The metamorphic rocks of the Manhattan Prong (Fig. 1) include the Precambrian Fordham Gneiss, Yonkers and Pound Ridge granite gneisses, and the overlying Lowerre Quartzite, Inwood Marble, and Manhattan Schist. The depositional age of the basal unit of the Manhattan is estimated to be Middle Ordovician on the basis of fossil evidence (Ratcliffe and Knowles, 1968) and on the correlation of an unconformity beneath the Manhattan with a regionally developed Middle Ordovician unconformity (Hall, 1968a).

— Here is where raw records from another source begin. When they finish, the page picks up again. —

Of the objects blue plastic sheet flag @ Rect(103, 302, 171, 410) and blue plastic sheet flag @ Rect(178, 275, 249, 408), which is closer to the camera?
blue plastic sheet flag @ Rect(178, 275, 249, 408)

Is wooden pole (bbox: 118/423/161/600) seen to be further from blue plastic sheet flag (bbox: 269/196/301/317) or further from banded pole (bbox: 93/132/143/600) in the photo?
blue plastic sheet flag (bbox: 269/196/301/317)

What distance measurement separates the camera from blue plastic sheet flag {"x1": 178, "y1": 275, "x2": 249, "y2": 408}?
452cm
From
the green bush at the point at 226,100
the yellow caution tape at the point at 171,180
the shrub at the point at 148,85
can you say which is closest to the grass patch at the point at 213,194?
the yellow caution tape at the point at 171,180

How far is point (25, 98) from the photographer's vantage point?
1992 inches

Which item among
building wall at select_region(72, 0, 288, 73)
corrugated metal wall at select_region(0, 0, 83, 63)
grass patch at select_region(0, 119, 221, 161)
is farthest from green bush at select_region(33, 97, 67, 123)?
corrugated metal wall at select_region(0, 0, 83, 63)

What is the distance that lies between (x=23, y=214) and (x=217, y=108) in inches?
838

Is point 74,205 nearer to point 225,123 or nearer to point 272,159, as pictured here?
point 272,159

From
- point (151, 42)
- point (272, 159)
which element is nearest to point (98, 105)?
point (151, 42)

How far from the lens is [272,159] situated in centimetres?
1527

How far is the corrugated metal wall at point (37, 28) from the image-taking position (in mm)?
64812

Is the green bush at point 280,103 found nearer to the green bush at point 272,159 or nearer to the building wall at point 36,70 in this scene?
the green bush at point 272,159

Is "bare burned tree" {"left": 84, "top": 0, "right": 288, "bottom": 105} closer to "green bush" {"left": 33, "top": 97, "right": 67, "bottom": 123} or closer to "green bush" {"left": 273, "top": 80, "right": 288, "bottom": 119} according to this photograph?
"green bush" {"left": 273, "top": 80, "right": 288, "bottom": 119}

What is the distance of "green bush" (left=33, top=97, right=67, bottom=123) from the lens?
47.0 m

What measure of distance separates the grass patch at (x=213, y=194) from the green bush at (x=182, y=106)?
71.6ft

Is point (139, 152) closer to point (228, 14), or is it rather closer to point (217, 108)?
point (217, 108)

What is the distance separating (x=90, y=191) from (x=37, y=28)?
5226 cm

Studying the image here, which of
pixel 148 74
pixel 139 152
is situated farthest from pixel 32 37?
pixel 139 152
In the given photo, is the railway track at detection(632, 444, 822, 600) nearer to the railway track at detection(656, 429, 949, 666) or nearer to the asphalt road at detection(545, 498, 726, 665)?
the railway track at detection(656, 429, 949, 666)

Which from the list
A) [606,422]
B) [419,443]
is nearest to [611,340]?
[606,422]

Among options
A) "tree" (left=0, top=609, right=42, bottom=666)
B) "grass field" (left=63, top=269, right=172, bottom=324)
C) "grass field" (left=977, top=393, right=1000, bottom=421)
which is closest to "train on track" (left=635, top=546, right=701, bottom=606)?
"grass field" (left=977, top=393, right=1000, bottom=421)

In the southern prong, two episodes of tight to isoclinal folding are followed by an episode of less intense, more open F3 folding (Bowes and Langer, 1968; Hall, 1968a, 1968b). In the Peekskill area, Ratcliffe (1968a, 1968b) and Mose and others (1976) have shown that the essentially undeformed 435-m.y.-old Cortlandt ultramafic complex (Long and Kulp, 1962) clearly crosscuts the F1 folding and postdates the regional metamorphism. Local F2 folding is contemporaneous with the intrusion and is interpreted as “shouldering aside” of the country rocks by the ultramafic intrusions (Ratcliffe, 1968a, 1968b; Mose and others, 1976) and is therefore genetically unrelated to the regionally developed F2 folding mapped elsewhere in the prong. The 360-m.y.-old Peekskill Granite (Mose and others, 1976) crosscuts the F3 folds, and is interpreted as syntectonic with the F3 folds (Ratcliffe, in Mose and others, 1976).